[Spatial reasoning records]
* START *

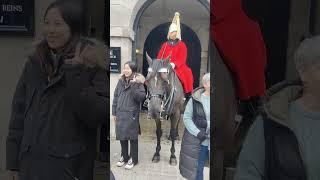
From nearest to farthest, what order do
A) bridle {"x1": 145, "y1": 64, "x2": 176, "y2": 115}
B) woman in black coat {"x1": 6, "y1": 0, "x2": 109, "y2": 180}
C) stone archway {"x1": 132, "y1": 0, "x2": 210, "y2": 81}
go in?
stone archway {"x1": 132, "y1": 0, "x2": 210, "y2": 81} < bridle {"x1": 145, "y1": 64, "x2": 176, "y2": 115} < woman in black coat {"x1": 6, "y1": 0, "x2": 109, "y2": 180}

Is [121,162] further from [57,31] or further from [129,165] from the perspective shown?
[57,31]

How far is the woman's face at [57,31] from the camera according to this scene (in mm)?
2703

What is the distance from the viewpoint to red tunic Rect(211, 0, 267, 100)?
2510mm

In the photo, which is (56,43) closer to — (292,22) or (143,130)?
(143,130)

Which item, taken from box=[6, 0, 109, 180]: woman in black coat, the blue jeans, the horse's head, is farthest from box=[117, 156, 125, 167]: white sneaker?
the blue jeans

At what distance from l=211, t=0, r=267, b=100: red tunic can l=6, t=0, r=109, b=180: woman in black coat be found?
0.65 metres

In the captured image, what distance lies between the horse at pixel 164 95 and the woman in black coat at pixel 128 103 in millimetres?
59

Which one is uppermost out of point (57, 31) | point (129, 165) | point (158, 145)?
point (57, 31)

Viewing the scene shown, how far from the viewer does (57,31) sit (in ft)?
8.91

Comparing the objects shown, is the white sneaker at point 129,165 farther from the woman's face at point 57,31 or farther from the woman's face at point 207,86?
the woman's face at point 57,31

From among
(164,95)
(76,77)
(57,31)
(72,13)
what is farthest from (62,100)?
(164,95)

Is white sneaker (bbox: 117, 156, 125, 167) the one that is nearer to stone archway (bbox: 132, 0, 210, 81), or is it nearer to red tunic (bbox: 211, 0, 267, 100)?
stone archway (bbox: 132, 0, 210, 81)

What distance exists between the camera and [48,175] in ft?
9.18

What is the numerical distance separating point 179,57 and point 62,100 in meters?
0.73
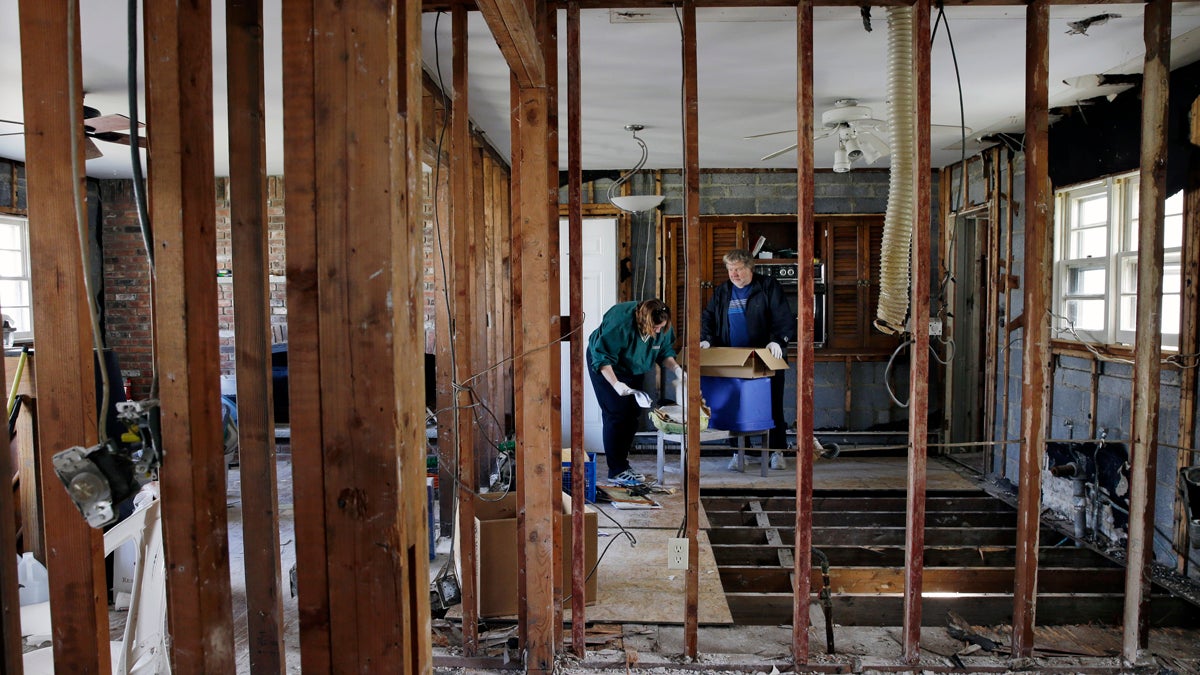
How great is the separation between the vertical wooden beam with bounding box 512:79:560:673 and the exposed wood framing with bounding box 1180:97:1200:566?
2.90 m

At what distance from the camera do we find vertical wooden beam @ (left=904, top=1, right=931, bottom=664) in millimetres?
2457

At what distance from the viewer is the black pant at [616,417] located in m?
5.17

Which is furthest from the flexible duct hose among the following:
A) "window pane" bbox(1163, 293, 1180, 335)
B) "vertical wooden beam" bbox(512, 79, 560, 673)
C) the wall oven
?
the wall oven

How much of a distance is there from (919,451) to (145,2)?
245 centimetres

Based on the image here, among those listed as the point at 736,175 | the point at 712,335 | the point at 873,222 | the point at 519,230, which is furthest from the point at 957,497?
→ the point at 519,230

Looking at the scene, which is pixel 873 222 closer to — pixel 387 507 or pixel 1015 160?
pixel 1015 160

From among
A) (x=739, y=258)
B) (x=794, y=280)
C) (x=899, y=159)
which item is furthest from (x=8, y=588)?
(x=794, y=280)

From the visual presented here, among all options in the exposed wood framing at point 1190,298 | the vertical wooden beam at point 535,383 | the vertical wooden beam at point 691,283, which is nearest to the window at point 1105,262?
the exposed wood framing at point 1190,298

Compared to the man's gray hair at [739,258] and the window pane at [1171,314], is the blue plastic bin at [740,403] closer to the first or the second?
the man's gray hair at [739,258]

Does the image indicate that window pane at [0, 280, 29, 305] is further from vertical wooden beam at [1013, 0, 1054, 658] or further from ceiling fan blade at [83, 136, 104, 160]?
vertical wooden beam at [1013, 0, 1054, 658]

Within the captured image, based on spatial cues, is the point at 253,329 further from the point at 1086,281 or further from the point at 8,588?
the point at 1086,281

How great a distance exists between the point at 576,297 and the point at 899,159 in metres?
1.24

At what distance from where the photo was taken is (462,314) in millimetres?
2787

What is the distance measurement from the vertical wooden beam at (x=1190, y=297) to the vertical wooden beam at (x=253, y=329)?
3786 millimetres
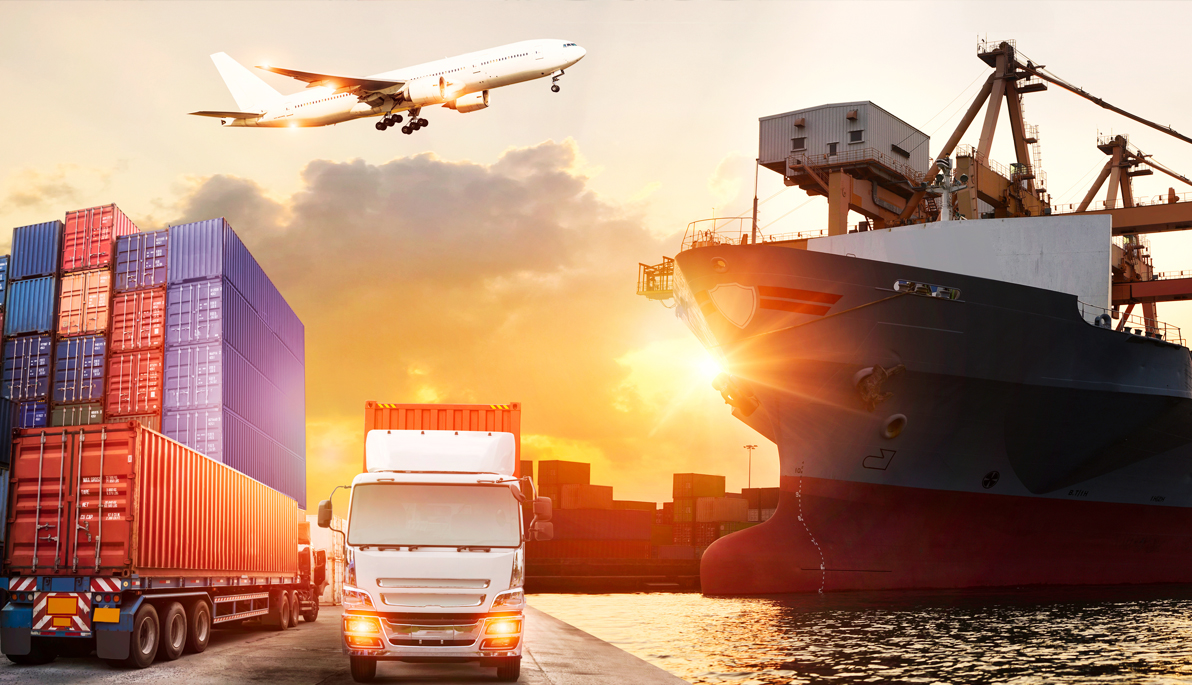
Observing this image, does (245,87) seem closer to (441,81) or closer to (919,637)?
(441,81)

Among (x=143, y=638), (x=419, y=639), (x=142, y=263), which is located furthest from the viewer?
(x=142, y=263)

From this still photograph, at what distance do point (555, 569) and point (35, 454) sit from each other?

* END *

Reproduce the records word for word, starting at the line that contains "What is the numerical" and ending at the line that contains "245 centimetres", both lines included. Leave the pictures out of your copy.

What is the numerical distance separating point 179,57 and point 62,100 in meters?
0.73
How great is the separation between the vertical wooden beam with bounding box 512:79:560:673 and the exposed wood framing with bounding box 1180:97:1200:566?
2.90 m

At what distance from the camera do we find vertical wooden beam @ (left=904, top=1, right=931, bottom=664) in millimetres?
2457

At what distance from the viewer is the black pant at [616,417] located in m?
5.17

Which is furthest from the flexible duct hose among the following:
A) "window pane" bbox(1163, 293, 1180, 335)
B) "vertical wooden beam" bbox(512, 79, 560, 673)
C) the wall oven
?
the wall oven

How much of a distance is there from (919,451) to (145,2)?
245 centimetres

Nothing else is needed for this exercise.